- Tâche écrite 1:
Répondez à ces questions sur le texte à lire.
(a) Qu'est-ce que demandent les connaissances susceptibles de se perdre ?
(b) Quelle notion, mentionnée plus haut, est donnée comme l'un des outils élaborés par la théorie littéraire ?
(c) Sur quelle idée des travaux récents ont-ils été menés dans le même sens ?

- Texte à lire:
- - - - -

37Mobiliser ces éléments n’est pas rapporter Le Page disgracié à une extériorité, ni « plaquer » sur le récit un savoir extérieur, ni encore le lire comme une source sur le passé ou l’illustration d’un savoir historique. Il s’agit simplement de reconnaître que les connaissances nécessaires pour voir ce qu’il a pu représenter dans les différents moments de son histoire comme écrit qui traverse le temps sont susceptibles de se perdre et demandent donc un travail de recherche et d’enquête. D’autres questions articulées à celle du contexte s’y soulèvent, telles que la manière dont la mobilisation de savoirs façonnés à partir d’autres objets, plus larges ou plus nombreux (l’imprimé parisien, la société, telle ou telle formation sociale, voire tel groupe familial), se rapportent à l’élément spécifique qu’est l’écrit que l’on étudie. La théorie littéraire a tenté d’élaborer des outils pour penser cette relation dialectique entre singulier et général ; la notion de « vision du monde » mentionnée plus haut, en est une et des travaux récents ont été menés dans le même sens sur l’idée d’exemplarité22. Cette réflexion qui reste encore à poursuivre est un des terrains d’un travail qui souhaiterait à (re)donner à l’étude du littéraire un intérêt collectif et général.

- - - - -

[Relevés des relations spatiales]

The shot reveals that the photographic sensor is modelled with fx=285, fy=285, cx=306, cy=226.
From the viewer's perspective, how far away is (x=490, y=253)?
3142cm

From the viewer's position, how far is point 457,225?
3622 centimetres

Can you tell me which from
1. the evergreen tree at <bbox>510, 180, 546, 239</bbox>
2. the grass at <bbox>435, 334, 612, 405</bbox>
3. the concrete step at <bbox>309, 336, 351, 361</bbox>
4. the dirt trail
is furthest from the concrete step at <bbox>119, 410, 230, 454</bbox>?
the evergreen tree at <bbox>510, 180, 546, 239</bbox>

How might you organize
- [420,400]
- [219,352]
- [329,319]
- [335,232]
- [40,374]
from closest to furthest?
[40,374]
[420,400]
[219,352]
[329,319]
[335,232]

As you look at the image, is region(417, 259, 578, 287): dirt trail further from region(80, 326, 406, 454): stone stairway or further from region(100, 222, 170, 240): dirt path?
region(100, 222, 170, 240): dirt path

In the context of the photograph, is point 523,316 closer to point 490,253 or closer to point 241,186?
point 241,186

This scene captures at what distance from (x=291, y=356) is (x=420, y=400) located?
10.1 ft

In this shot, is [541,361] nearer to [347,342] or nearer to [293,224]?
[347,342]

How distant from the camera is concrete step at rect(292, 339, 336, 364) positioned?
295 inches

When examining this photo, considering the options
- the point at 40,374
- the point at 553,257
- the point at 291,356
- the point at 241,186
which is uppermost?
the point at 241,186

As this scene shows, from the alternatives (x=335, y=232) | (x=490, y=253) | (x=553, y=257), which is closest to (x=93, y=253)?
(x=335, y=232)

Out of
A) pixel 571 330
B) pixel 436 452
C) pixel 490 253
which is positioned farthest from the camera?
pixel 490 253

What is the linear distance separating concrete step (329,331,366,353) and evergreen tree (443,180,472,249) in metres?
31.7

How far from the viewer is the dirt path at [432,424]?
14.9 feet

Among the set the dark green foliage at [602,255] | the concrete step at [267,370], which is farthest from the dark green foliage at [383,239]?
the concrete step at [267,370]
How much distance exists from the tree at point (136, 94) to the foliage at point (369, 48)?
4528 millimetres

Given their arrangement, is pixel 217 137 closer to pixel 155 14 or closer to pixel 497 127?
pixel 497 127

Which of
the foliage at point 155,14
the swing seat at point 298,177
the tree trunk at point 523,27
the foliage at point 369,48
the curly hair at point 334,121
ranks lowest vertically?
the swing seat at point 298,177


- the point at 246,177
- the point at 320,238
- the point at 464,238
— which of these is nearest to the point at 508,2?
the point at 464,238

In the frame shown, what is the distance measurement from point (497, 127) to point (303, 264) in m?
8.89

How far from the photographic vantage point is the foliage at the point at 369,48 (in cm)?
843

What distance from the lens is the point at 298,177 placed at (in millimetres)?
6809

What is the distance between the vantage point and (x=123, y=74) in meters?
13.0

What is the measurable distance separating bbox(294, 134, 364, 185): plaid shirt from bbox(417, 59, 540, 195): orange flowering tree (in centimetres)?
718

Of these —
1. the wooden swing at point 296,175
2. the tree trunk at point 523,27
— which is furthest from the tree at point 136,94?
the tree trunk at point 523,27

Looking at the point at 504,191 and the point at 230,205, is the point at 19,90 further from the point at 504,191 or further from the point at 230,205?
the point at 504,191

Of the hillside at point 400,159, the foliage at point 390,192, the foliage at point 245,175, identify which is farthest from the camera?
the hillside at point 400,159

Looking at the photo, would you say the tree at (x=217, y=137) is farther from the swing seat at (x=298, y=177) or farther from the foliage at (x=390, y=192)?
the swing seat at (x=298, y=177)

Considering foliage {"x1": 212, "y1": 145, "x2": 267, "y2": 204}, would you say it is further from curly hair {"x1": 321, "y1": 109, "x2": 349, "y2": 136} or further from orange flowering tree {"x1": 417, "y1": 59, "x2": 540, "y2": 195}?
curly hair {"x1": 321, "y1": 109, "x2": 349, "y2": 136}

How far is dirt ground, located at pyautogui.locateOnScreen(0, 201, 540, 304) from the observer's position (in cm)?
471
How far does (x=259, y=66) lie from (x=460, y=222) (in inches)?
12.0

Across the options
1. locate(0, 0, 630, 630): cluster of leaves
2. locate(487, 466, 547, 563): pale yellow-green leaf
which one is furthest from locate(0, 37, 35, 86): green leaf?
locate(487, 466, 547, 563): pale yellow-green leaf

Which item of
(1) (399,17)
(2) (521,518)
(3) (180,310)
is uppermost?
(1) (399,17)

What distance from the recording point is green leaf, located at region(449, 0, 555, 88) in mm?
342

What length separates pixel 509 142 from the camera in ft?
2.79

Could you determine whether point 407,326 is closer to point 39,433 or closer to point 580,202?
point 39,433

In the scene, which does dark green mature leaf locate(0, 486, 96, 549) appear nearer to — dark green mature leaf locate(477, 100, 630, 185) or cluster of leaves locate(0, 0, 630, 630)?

- - - - -

- Tâche écrite 2: Reproduisez à l'identique la liste, de sa première ligne jusqu'à la ligne contenant « 3622 centimetres », celle-ci comprise.

- Corrigé 1:
(a) Un travail de recherche et d'enquête.
(b) La notion de « vision du monde ».
(c) Sur l'idée d'exemplarité.

- Corrigé 2:
The shot reveals that the photographic sensor is modelled with fx=285, fy=285, cx=306, cy=226.
From the viewer's perspective, how far away is (x=490, y=253)?
3142cm

From the viewer's position, how far is point 457,225?
3622 centimetres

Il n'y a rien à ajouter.